I had an epiphany Saturday. I don't shop, period. That's one of the biggest benefits of being married 20 years. I occasionally go out and BUY something, but never shop. On Saturday, though, I was feeling a bit disconnected from the lovely Mrs. Sal--we had been "together" for several days, but moving around in our own little bubbles. So, in the interest of togetherness, I decided to accompany her on a trek to get Easter candy for kids who are far too big to get visits from the Easter bunny.
Well, we wound up in Big Lots. Big Lots is amazing. But not in a good way. It makes Wal-Mart look like an elite institution. Sure enough, they had candy, and they had it cheap--mission accomplished. But we had to get through the checkout line. Hooray! Another adventure!
Let's just say that the young lady checking out satisfied Big Lots customers was quite likely not the valedictorian of her class. I stood and watched, totally amazed, as she had apparent difficulty with opening plastic shopping bags. The line piled up, the helpless, hapless, clueless clerk fumbled on, and we eventually made it out safely.
But here's the amazing thing--I wasn't upset. Normally, my tolerance level for incompetence is lower than Carlsbad Caverns. But here, in Big Lots, I simply recognized that this is as good as it gets. If I had wanted excellent customer service, efficiently-moving checkout lines, or basic levels of hygiene, there is a Publix right across the parking lot. But we chose Big Lots, so there were no illusions. And then it hit me--this is the model for a much, much happier life.

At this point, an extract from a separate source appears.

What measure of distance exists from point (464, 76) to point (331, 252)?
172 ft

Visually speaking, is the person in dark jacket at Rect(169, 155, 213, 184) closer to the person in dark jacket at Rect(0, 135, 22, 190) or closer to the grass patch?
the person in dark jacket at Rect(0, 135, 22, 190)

All too often, I walk around upset at ignorance, incompetence, and sloth. It infuriates me that the kid at the drive-thru at my local McDonald's cannot seem to push the button that looks like a stinking cheeseburger correctly. I am amazed that a US Congressman seems to think that the island of Guam may tip over, or that 435 of them cannot do checkbook algebra. But I need to remind myself--it's a Big Lots world. Half of all people are below median intelligence (sorry, that's just math). What I need to do is lower my expectations and be pleasantly surprised when I get even Wal-Mart levels of service.